Begin Extract
Amazed from the power and the small dimensions of the LPC800 family of microcontroller , I tried to adapt a servo motor controller project and software found on the internet. The experiment was succesfull so I integrated it with all the necessary to implement a dual motor controller for astronomical applications. Thanks to the low cost of the microcontroller I prefer to use two LPC's, one for each motor.

The target is to control my small telescope motors with my android phone running SkySafary APP, an astronomical chart capable to drive telescopes via various standard commercial telescopes protocols. I added a RaspberryPi for the astronomical calculations with a python program. The raspberry serial port links to the dual servo controller which serial ports are daisy chained. Probably all the calculations could even be done in C under a third LPC controller ... but I love python and the raspberry is powerful and cheap too !

A bluetooth slave module is added for the communications between python program and the smartphone, one of the two LPC servo microcontrollers care about it. I tried some days to employ an usb-bleutooth dongle fot this purpouse but the Bluez stack of linux is not so simple as the slave module. Moreover the cost is about the same !!! I could also use WiFi connection, but this, if enabled,  prevent the smartphone to access internet, while I want to still be able to use internet while observing.
End Extract
Begin Data segment
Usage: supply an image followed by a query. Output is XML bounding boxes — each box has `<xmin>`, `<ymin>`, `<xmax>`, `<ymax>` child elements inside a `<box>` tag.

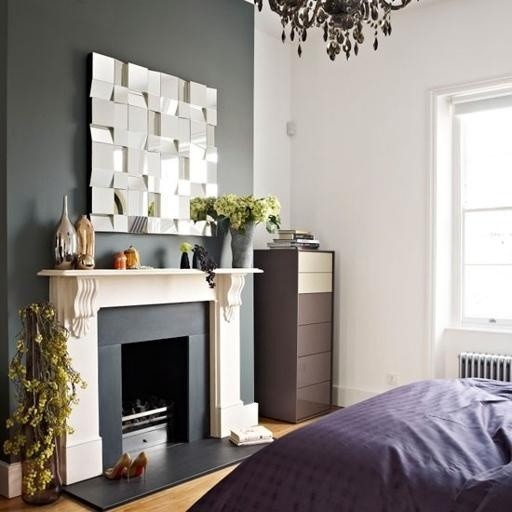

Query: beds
<box><xmin>185</xmin><ymin>378</ymin><xmax>512</xmax><ymax>512</ymax></box>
End Data segment
### Written request 1
List every way of linking the smartphone to the system that the telescope controller text mentions, whether used or set aside.
### Written request 2
Carry the telescope motor controller post forward, starting after its final sentence.
None of the lines is needed for this work.

### Right answer 1
- "bluetooth slave module"
- "usb-bleutooth dongle"
- "WiFi connection"

### Right answer 2
 

Respect to the original servo project, which employs an 8bit AVR microcontroller, this one gains from the 32bits calulations which allows for faster execution. This leave the necessary resources to implement a position loop with ramp profile generator used in rapid positionings. The position loop counter is able to count up to +-16.000.000 pulses in 24/8 notation. This is enough for the overall travel of the telescope and allows for fine speed regulations necessary during sky tracking in AR axe.

This powerful LPC family unfortunately lacks of EErom onchip ... so it is not possible to save motor parameters like in AVr original project. This lacks can be "workarounded" by loading parametrs on startup from raspberry.

I have finally drawn the schematics a little bit better than ... by hand ! I'm not used to draw by cad so please be ... understanding :)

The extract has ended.